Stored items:
┄┄┄┄┄┄┄┄┄┄┄┄┄┄┄┄┄┄┄┄

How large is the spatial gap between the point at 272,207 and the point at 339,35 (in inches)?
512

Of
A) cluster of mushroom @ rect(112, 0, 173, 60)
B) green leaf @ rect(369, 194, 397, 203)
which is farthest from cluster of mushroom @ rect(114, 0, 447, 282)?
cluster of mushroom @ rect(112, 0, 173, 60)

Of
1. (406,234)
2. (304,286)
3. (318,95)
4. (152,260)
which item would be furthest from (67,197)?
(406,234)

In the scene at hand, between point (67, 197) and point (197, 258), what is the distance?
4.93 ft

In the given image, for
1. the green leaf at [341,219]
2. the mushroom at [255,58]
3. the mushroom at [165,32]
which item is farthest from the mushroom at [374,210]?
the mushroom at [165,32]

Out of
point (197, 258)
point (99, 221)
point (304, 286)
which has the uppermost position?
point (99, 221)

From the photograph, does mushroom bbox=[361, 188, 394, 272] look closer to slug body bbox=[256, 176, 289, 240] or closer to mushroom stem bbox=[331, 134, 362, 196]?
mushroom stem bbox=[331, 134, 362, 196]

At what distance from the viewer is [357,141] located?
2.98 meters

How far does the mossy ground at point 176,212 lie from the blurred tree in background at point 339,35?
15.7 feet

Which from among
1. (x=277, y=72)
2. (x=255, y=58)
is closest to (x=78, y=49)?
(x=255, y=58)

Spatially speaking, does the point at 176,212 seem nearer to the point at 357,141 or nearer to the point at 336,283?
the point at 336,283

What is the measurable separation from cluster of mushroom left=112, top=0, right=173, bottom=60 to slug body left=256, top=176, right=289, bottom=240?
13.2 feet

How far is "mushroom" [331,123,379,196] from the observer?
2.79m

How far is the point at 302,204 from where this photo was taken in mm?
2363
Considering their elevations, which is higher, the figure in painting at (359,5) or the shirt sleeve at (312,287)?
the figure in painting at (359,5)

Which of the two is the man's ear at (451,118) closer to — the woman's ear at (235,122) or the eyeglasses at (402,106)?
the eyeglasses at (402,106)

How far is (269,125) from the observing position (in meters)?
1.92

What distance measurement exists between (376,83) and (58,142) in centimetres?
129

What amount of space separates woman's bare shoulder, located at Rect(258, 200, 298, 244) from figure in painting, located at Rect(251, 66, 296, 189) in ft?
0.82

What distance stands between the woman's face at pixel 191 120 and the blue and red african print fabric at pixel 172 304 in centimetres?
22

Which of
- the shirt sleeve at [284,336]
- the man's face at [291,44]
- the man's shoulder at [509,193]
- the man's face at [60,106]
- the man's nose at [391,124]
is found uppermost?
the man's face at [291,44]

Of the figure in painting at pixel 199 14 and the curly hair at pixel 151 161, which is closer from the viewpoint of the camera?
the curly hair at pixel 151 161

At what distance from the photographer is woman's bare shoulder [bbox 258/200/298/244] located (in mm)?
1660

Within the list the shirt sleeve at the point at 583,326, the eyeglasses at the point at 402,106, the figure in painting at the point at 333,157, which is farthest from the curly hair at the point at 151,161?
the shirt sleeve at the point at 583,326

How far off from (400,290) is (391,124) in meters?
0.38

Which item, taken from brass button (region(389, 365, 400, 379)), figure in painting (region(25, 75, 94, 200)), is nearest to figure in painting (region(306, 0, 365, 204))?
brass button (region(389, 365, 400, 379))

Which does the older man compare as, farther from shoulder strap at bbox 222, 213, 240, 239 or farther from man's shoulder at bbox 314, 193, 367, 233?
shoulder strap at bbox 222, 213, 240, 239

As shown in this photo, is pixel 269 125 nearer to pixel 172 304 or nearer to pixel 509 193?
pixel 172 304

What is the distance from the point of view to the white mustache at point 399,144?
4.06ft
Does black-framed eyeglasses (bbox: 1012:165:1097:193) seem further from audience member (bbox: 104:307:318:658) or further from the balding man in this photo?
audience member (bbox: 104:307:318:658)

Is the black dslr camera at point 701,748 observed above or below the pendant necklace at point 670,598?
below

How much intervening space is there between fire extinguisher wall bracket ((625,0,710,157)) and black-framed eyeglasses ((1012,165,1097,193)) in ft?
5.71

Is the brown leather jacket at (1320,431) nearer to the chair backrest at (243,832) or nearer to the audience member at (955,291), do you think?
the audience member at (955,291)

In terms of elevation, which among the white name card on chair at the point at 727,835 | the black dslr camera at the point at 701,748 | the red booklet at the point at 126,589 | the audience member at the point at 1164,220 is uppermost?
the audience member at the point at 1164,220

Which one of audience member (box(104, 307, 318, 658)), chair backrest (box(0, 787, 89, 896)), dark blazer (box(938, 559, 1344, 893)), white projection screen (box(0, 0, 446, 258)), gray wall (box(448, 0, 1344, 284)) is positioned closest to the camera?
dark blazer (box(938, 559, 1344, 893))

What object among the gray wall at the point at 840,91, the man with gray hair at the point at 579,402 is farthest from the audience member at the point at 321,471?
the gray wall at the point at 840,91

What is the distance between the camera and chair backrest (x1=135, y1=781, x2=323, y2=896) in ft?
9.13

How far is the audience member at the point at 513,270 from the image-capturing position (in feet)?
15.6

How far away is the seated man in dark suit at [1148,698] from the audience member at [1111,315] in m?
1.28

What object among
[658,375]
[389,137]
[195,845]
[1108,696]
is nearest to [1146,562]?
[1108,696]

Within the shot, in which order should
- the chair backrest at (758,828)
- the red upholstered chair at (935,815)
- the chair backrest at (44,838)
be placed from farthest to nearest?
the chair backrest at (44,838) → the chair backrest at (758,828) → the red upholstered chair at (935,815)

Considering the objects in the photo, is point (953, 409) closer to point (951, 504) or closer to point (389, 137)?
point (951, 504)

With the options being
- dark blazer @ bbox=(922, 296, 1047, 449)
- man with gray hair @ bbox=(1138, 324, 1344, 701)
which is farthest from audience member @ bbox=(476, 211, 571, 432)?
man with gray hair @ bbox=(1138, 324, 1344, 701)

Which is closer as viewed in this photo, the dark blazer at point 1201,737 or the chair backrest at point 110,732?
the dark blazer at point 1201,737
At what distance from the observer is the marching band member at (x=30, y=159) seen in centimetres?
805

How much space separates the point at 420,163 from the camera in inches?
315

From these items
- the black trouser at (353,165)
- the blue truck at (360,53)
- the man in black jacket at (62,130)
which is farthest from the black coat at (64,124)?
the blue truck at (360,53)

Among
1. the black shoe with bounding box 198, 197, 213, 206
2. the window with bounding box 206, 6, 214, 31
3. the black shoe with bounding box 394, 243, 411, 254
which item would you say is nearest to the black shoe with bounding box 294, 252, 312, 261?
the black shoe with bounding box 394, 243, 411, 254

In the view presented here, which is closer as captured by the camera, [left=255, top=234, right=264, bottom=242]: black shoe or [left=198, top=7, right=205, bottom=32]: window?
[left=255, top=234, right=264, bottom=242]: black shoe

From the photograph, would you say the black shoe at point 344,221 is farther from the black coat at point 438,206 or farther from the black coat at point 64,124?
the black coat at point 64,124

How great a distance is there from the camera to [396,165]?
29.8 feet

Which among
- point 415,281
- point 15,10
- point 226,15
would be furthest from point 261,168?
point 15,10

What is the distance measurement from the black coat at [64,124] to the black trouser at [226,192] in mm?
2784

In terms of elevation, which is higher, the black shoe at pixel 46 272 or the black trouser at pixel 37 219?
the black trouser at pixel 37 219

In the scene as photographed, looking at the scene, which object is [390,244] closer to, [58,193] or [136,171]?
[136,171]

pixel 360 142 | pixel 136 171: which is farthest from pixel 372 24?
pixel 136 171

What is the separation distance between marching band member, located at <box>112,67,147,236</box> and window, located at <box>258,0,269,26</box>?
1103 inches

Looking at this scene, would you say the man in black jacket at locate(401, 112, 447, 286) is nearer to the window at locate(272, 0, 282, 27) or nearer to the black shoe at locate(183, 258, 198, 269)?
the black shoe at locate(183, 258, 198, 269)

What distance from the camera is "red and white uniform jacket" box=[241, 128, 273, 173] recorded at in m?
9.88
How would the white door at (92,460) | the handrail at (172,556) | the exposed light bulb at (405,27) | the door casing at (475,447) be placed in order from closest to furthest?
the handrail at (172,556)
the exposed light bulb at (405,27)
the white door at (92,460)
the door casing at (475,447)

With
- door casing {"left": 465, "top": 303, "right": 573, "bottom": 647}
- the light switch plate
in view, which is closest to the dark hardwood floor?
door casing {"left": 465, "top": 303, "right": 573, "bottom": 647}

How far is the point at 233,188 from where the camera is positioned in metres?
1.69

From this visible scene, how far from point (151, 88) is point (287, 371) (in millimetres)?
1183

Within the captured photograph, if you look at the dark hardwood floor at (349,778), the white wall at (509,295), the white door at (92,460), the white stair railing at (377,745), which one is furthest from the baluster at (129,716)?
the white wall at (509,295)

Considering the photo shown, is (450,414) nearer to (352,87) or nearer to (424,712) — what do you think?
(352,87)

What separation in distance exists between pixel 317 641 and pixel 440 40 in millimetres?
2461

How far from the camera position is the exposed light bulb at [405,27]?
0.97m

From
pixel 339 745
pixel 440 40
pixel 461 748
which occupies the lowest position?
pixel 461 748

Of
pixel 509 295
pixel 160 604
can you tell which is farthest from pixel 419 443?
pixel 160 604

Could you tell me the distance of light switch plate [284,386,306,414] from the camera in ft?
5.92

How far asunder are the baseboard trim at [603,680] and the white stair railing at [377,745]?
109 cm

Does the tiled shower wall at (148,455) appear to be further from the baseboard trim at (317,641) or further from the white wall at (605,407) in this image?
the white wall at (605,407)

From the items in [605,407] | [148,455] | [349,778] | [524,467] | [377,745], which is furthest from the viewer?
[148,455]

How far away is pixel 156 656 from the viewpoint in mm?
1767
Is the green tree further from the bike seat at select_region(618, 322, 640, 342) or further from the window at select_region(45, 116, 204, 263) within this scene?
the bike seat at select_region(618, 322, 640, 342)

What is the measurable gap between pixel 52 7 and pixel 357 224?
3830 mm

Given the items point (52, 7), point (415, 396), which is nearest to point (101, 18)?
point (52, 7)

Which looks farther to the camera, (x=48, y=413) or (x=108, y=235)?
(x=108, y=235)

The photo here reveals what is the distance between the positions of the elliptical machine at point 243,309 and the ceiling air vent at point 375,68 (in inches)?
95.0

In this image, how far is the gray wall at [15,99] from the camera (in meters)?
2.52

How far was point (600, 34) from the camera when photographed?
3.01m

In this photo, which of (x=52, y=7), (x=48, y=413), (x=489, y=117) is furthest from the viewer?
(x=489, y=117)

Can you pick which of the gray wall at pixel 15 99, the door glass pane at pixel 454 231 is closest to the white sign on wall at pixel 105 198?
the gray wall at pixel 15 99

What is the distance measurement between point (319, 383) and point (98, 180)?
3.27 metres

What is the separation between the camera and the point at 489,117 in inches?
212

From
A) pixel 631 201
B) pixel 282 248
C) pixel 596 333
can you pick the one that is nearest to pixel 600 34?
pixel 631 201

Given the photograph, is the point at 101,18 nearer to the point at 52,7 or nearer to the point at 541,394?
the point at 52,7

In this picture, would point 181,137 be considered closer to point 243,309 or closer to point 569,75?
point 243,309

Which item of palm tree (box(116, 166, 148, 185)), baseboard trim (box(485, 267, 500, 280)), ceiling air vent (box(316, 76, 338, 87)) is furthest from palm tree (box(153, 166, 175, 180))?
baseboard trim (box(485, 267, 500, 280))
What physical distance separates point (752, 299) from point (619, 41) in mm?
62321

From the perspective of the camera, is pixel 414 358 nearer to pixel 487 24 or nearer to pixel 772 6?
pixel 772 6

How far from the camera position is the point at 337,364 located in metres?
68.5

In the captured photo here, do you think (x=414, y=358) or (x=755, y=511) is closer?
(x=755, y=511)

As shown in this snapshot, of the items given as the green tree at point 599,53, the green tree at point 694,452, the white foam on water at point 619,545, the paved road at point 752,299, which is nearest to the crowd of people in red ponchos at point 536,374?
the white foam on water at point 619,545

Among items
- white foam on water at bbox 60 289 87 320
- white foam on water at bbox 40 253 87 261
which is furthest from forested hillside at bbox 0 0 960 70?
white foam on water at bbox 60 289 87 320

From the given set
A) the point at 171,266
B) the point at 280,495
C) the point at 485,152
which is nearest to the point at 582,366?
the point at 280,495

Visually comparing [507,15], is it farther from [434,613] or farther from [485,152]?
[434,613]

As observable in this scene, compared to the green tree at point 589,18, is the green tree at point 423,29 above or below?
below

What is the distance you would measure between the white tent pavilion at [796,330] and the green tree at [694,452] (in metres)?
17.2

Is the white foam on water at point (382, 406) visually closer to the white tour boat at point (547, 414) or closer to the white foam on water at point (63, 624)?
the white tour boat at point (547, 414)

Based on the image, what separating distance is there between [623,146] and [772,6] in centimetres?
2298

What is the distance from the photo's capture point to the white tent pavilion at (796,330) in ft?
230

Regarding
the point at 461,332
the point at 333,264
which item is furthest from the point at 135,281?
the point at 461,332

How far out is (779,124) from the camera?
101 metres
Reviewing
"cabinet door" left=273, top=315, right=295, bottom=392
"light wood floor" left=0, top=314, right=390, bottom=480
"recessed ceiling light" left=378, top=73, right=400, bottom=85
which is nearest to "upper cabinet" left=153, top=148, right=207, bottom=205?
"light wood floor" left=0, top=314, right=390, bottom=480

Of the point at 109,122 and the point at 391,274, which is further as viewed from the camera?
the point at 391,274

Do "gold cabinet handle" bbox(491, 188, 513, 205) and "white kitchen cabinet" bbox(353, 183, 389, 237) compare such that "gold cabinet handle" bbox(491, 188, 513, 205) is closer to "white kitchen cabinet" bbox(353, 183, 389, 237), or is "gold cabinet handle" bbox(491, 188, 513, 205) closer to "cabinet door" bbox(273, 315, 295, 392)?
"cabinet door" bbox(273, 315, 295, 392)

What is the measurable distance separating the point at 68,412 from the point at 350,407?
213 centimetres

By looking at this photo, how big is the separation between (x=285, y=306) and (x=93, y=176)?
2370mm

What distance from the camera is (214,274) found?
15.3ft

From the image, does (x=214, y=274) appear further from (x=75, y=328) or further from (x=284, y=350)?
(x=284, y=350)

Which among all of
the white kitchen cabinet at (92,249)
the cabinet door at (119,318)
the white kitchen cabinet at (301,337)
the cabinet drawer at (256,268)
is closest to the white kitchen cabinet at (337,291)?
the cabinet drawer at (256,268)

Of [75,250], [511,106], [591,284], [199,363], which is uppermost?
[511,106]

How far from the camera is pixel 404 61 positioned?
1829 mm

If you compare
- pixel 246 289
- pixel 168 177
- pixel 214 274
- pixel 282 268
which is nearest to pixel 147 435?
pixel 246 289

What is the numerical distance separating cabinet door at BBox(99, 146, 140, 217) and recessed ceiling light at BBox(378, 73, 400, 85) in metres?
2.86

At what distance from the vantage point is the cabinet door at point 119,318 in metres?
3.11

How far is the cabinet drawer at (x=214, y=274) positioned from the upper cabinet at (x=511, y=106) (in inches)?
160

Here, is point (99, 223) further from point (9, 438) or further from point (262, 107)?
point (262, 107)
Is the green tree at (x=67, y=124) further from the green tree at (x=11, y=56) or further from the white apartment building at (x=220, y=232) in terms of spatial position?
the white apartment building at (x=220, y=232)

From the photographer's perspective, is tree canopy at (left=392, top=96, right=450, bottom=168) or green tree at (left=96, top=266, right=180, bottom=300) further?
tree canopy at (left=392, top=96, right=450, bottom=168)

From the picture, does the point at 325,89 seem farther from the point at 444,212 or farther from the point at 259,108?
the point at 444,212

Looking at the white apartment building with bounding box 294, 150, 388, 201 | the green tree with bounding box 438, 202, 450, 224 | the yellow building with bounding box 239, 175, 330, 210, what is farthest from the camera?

┄┄┄┄┄┄┄┄┄┄┄┄┄┄┄┄┄┄┄┄

▸ Exercise directions
Recast the material as a numbered list, beginning with its first line and stopping after the line that contains "2.98 meters". Leave out blank lines.

▸ Reply
1. How large is the spatial gap between the point at 272,207 and the point at 339,35 (in inches)?
2. 512
3. Of
4. A) cluster of mushroom @ rect(112, 0, 173, 60)
5. B) green leaf @ rect(369, 194, 397, 203)
6. which is farthest from cluster of mushroom @ rect(114, 0, 447, 282)?
7. cluster of mushroom @ rect(112, 0, 173, 60)
8. Of
9. 1. (406,234)
10. 2. (304,286)
11. 3. (318,95)
12. 4. (152,260)
13. which item would be furthest from (67,197)?
14. (406,234)
15. In the scene at hand, between point (67, 197) and point (197, 258), what is the distance?
16. 4.93 ft
17. In the given image, for
18. 1. the green leaf at [341,219]
19. 2. the mushroom at [255,58]
20. 3. the mushroom at [165,32]
21. which item is farthest from the mushroom at [374,210]?
22. the mushroom at [165,32]
23. Out of
24. point (197, 258)
25. point (99, 221)
26. point (304, 286)
27. which has the uppermost position?
28. point (99, 221)
29. From the photograph, does mushroom bbox=[361, 188, 394, 272] look closer to slug body bbox=[256, 176, 289, 240] or closer to mushroom stem bbox=[331, 134, 362, 196]?
30. mushroom stem bbox=[331, 134, 362, 196]
31. At what distance from the viewer is [357,141] located?
32. 2.98 meters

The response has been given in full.